**To-do list:**
1 > In the review of Christine Murray's book She, where are the dreams in the book's second half set?
2 > Carry on the review of Christine Murray's She from its final line onward.

A review of She by Christine Murray
She
Christine Murray
forthcoming from Oneiros Books
82 pp
review by David McLean
This book is splendid
in its conception and execution. Purporting to be a poetic narrative
of the process of madness that led to the catatonia of a lady called
Constance, a person who has encountered a being called She in her
dreams and become imbricated in a pattern of psychic events involving
She. She would seem to be an archetype. She is the force of death in
life, life in death, the essentially female and thus, one might
speculate, then (1858) to be regarded as fundamentally evil. The
character Constance notes in her introductory letter that the
dreamworld is equally real to her.
I
do not expect anyone will believe me, but I know
that my dreaming-life is as real as my waking life.
Indeed, I have learnt not to call these sleeping
narratives anything other than a different part of my
reality.
We can go further,
there is no “different part” - she means “another part” - and
this because dreamwork is fundamentally productive and creates
reality, as real as the real external world is, for there is no real
world characterized by the production of real values set against the
fantasy world of desiring-production, as Deleuze and Guattari note.
The “madness” os Constance is but creation of a world where
she/She may live for the socius has given her a world that stinks.
The poems in the book
are situated among stones and wood, in a petrified forest of sorts.
They are set also in an Irish fogginess, gray Celtic and dour is the
world and without the fatuity of small joy. The lady Constance
accompanies She in her observations of the environment
The second half of the
book concerns dreams set on a small island. Not the mainstream
mainland that belongs to patriarchy and the males.
This is a switch to
“another terrain” - it is another world but on an island that is
also part of the normal dreamworld where the alleged “laws” of
nature do not apply. She is the “embodiment of your unexpressed
deeds” and thus in some ways maybe like a fury. She is real here
for the first time, it is her element and an internal truer world
than the false world wherein we live
Just
as the pots in which I have cooked
have caught blood in steel, just as
Those very things used again and again
In places where there is no memory -
The tremor in my hand is not of fear at her unmasking
it is of age /ages and that recognition
I wondered at the time if my hand
My eye could tell /
Would live to describe
This thing
This memory
Of our meetings
Her cloths
(from “She is here now in her reality”)

**Material:**
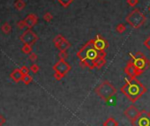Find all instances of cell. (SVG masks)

**Answers below:**
1 > On a small island.

2 >
It is an enlarged
reality where the quotidian, even the
meaning that we create for it,
is without much meaning. She seems to be a creature reclaiming debts.
Even words and what words signify are revealed as devoid of value:
even if they continue to signify, what they signify is shown to be less than nothing by the revitalized sight Constance
acquires by
encountering She, and She herself does not use
or need words
To look at each
thing anew
Those
books on my shelf /
The empty vase that bookends them
They were there /
They still rest on my night-table
Talismans/
Each a signifier and each without
A value to it
Standing on this beach of skulls in gathering dawn
Is what I have always been doing /
Bit by bit the /
Treasures of my existence are losing mass
I
look again at the shelf/
My hands cannot trace the
Names of the books /
The place where my letters were
Slotted-in /
As an archetype of female life - sex and bitter love, death and mourning, futile- nostalgia for the lost - that She is, that maybe Constance becomes, she is standing on skulls, a beach of skulls, defiant relics of death. She is words and words celebrate nothing and the emptiness. Maybe She is fundamental truth and maybe Constance could not handle this, perhaps her 25 years in a coma were a sign of her failure, maybe they were a reward, a 25 years spent in an internal heaven.
Buy this book, Chris Murray is one of the best currently active poets. Here is a link to a preview.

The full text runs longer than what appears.